DATASET EXTRACT START
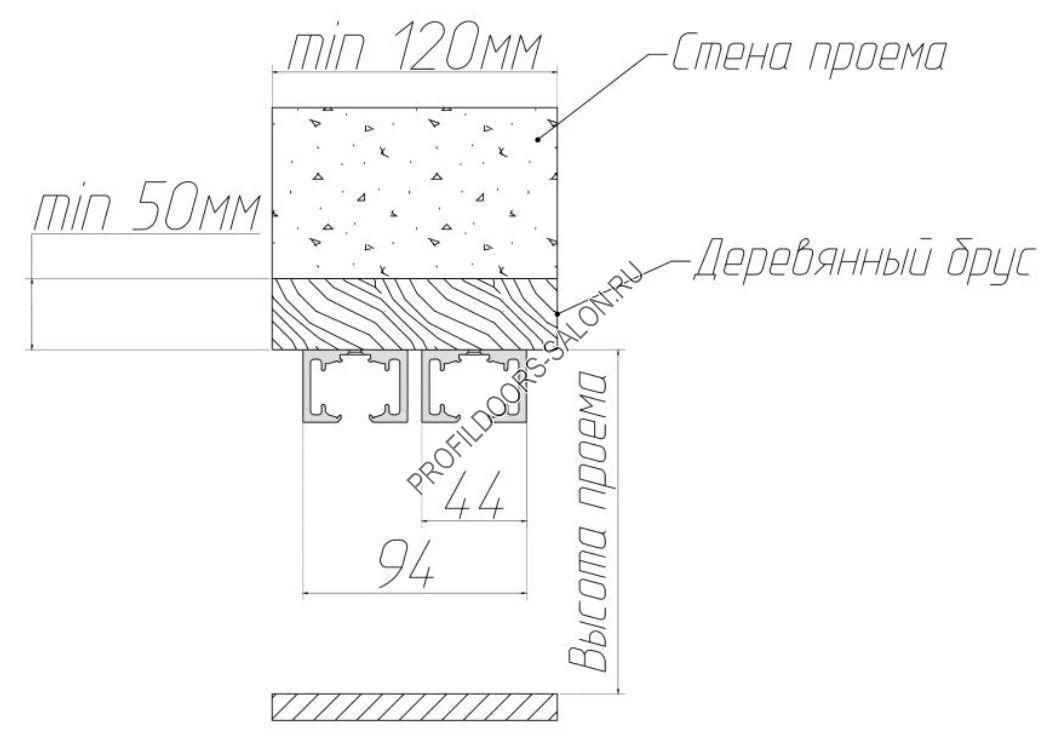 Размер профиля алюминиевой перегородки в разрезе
DATASET EXTRACT END
DATASET EXTRACT START
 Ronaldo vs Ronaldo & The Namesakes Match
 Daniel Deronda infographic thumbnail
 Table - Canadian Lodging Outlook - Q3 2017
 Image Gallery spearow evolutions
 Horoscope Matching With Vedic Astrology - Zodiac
DATASET EXTRACT END
- ABOUT THIS TASK
Please give back exactly the lines of this listing beginning at the line with "Image Gallery spearow evolutions" and ending with the line with "Horoscope Matching With", both included, and nothing else.

- RESULT FOR THIS EXERCISE
 Image Gallery spearow evolutions
 Horoscope Matching With Vedic Astrology - Zodiac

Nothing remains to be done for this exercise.